Now for the non-scientific part:
- Dates of next year’s conference (March 2-8 2013, see above) announced. Hurray! And the new CROI website design is vastly improved, much more readable, with easier-to-find abstracts, webcasts, etc.
- Second time the conference has been in Seattle, last time 10 years ago. A beautiful city with great food and coffee everywhere — but the streets seem so empty and spread out compared to congested Boston, NYC, Philadelphia, Washington DC, etc!
- Conference center perfect for this meeting, with spacious meeting rooms and many hotels close by.

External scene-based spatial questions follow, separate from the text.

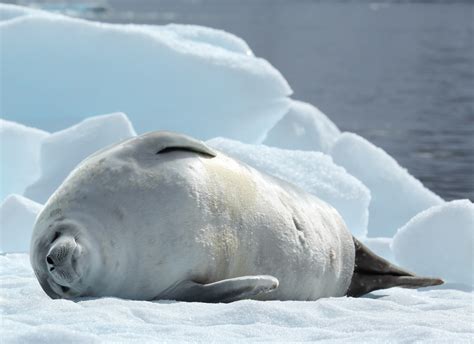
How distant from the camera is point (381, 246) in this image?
5.56 m

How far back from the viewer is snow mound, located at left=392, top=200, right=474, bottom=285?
5.02 meters

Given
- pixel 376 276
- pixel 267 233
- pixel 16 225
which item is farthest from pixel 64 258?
pixel 16 225

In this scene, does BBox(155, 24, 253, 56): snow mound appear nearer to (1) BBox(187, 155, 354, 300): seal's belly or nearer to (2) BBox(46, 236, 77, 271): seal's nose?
(1) BBox(187, 155, 354, 300): seal's belly

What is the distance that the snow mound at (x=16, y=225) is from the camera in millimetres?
5020

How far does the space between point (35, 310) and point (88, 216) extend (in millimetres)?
375

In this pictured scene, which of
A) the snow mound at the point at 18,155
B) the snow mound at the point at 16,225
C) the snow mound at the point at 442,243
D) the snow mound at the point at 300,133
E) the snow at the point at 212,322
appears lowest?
the snow mound at the point at 300,133

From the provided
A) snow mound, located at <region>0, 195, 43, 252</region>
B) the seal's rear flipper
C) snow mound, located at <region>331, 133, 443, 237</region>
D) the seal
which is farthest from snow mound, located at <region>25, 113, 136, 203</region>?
the seal

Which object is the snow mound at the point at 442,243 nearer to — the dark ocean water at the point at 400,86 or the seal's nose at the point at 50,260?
the seal's nose at the point at 50,260

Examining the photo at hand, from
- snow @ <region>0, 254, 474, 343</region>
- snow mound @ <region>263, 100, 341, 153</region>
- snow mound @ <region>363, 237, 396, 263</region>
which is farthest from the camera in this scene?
snow mound @ <region>263, 100, 341, 153</region>

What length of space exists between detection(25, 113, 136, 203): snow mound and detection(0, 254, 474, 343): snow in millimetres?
2592

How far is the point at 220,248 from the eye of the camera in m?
3.39

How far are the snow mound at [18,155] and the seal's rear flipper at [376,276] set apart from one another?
9.36ft

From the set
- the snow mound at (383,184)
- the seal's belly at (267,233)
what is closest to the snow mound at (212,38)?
the snow mound at (383,184)

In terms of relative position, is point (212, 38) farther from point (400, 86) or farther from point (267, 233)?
point (400, 86)
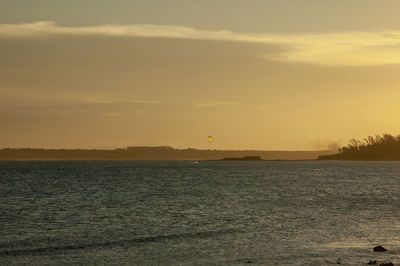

- During the large scientific sessions, a woman walked up and down the aisles astutely looking at the participants, periodically writing something in a notebook. What was she doing? Trying to catch people violating the “No Photos” policy? (Impossible.) Getting some ambulatory exercise in an unlikely location? Taking food orders? (“I’ll have a hot dog and a beer, thanks very much.”) Thinking about MIP-1 alpha? (I love saying that, even though I have no idea what it is.) Nope — she was counting the audience. There must be a better way.
- Backpacks this year for the abstract book. I generally like them, but I’ve stopped using the conference bags at the actual conference ever since someone walked away with mine thinking it was his — only to discover the error when he boarded his flight to Dallas. “Hi Paul, you know that laptop you’ve been missing …”
Time to rename this conference, “Conference on Retroviruses, Non-HIV Complications, and Hepatitis”? Maybe.